Hillsboro Hops Lock Down New Coaching Staff For 2017

For the last two years of Single-A Short Season, the Hillsboro Hops have been under the capable hands of Manager Shelley Duncan. An experienced MLB outfielder, designated hitter, and first baseman, Duncan was new to his management career when the Arizona Diamondbacks organization hired him for the farm team. In his debut season in 2015, Duncan led the Hops to a Northwest League championship. Duncan has been popular in Hillsboro, with his aggressive and youthful attitude sparking late-in-the-game rallies and his successful batting career serving as inspiration to young players.

But, as any minor league fan can attest, baseball is a game of perpetual professional motion. Duncan has earned a manager position with a higher profile team within the Diamondbacks system, the Visalia Rawhide in California’s Advanced-A league. Much in the way Single-A baseball is a farm system that develops player talent for the big show, it is also a farm for coaching staff.

The next man to lead the Hillsboro Hops when they kick off the 2017 season will be Shawn Roof, a former infielder who started his career in the Detroit Tigers system after being drafted in the 33rd round in 2007. Roof played as high as Triple-A for the Toledo Mudhens in his 2010 season, but decided to pursue a coaching position beginning in 2013. After two seasons with the Orioles organization and one season as an assistant coach at Indiana University, he joined the D-backs system and coached in the Midwest League. Just as Duncan before him, this switch to Hillsboro will be Roof’s debut as a Manager.

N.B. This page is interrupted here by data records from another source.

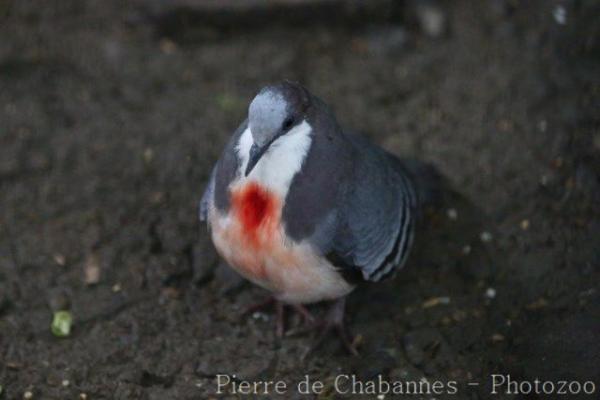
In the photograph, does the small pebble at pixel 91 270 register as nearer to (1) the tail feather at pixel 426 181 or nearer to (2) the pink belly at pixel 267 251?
(2) the pink belly at pixel 267 251

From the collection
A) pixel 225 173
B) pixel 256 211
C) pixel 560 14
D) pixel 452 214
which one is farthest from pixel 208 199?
pixel 560 14

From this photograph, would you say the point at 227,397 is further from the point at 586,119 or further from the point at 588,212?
the point at 586,119

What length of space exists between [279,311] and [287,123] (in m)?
1.10

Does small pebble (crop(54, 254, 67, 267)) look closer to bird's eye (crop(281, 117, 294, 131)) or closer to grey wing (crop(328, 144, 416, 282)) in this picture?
grey wing (crop(328, 144, 416, 282))

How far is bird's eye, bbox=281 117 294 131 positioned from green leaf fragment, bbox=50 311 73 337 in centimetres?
144

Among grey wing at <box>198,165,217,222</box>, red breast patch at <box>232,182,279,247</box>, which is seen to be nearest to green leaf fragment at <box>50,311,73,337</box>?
grey wing at <box>198,165,217,222</box>

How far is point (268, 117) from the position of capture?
11.2 feet

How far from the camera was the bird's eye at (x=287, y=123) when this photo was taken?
11.4ft

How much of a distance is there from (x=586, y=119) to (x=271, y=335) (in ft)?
6.32

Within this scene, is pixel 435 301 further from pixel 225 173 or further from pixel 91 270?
pixel 91 270

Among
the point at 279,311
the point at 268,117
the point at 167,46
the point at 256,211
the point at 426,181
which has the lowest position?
the point at 279,311

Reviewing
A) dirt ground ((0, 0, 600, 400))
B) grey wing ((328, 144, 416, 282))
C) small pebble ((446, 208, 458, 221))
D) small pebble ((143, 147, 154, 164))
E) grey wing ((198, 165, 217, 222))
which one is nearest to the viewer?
grey wing ((328, 144, 416, 282))

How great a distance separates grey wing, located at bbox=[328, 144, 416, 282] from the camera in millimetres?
3828

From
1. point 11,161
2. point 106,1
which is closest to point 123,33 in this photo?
point 106,1
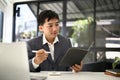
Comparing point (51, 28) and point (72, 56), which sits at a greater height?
point (51, 28)

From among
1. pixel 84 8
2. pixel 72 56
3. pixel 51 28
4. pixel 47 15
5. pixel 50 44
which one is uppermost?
pixel 84 8

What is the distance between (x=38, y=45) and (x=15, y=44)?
1.03 m

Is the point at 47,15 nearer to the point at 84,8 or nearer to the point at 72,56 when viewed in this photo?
the point at 72,56

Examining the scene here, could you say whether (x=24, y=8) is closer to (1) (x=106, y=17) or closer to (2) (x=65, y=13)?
(2) (x=65, y=13)

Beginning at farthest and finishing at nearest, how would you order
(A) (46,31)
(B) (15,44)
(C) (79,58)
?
(A) (46,31), (C) (79,58), (B) (15,44)

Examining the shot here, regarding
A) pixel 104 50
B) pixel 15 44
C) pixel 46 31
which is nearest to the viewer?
pixel 15 44

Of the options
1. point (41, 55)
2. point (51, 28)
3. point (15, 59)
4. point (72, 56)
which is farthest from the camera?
point (51, 28)

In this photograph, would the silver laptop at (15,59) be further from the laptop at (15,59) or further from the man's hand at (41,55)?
the man's hand at (41,55)

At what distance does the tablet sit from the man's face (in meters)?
0.30

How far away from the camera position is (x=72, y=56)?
71.7 inches

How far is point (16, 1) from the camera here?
561 centimetres

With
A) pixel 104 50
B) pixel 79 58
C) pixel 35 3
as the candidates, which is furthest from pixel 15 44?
pixel 35 3

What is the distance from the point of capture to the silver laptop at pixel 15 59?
3.46 feet

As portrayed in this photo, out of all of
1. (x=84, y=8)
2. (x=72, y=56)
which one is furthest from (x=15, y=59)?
(x=84, y=8)
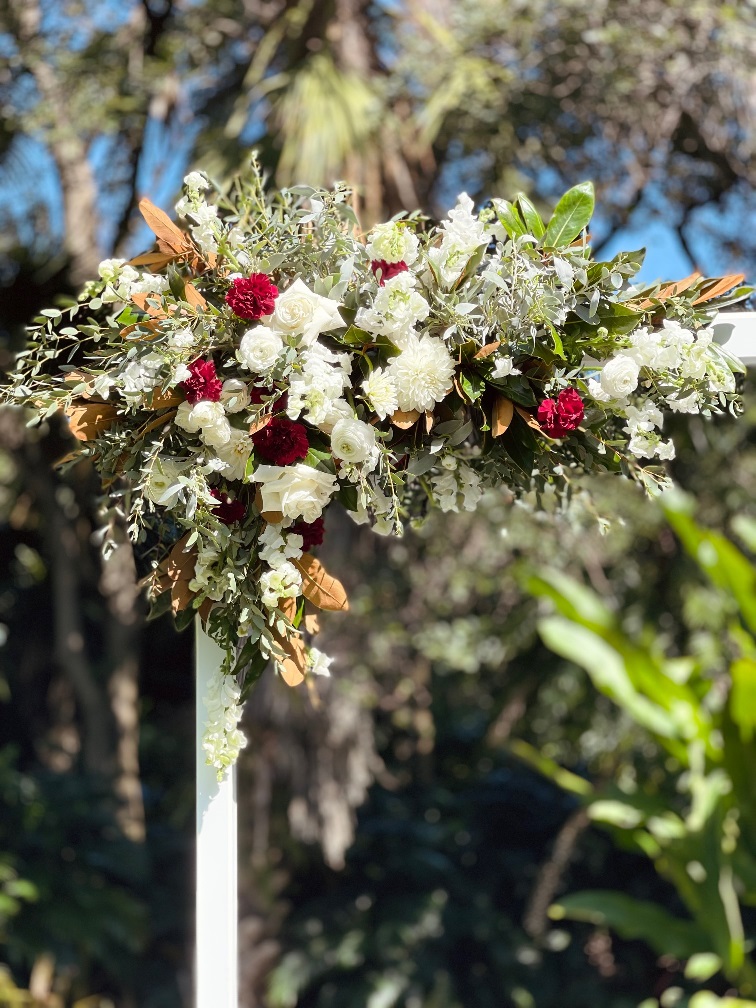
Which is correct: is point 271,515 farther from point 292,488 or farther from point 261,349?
point 261,349

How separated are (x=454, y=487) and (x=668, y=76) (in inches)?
122

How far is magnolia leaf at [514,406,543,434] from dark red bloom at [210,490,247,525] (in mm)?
397

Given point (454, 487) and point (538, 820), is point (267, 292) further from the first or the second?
point (538, 820)

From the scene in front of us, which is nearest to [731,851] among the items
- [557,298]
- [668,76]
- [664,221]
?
[664,221]

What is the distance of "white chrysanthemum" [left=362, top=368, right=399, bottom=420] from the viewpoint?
1.28 meters

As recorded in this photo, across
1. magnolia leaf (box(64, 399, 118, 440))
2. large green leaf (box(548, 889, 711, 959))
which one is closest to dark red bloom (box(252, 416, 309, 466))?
magnolia leaf (box(64, 399, 118, 440))

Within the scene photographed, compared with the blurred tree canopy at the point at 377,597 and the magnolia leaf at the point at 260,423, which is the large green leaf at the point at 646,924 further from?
the magnolia leaf at the point at 260,423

Roof, though young and fresh-faced, will have a fountain of experience from which to draw. He will likely have an easy time connecting to his players and keeping energy up. And his staff is grounded by decades of experience, with veteran pitching coach Mike Parrot returning for his second season with the Hops and new batting coach Franklin Stubbs stepping in. Stubbs is a World Series ringholder with over 20 years in the MLB, and joins the Hops after his first season as a coach in Missoula, Montana for the Pioneer League.

The Hops had an up-and-down season in 2016, sometimes allowing sedate performances at the mound and at bat until the game was on the line. It’s no stretch to assume the Diamondbacks executives and Hillsboro’s General Manager K.L. Wombacher purposefully entrust the team to younger men just starting their careers in management. Roof’s prime directive ought to be for the 2017 Hops to fire on all cylinders right from the start and keep a culture of fun and competitive stakes. A NWL season is a meaty experience all at once, with games virtually every day and unglamorous travel and accomodations. Hops fans have more than five months to wait for Roof’s performance.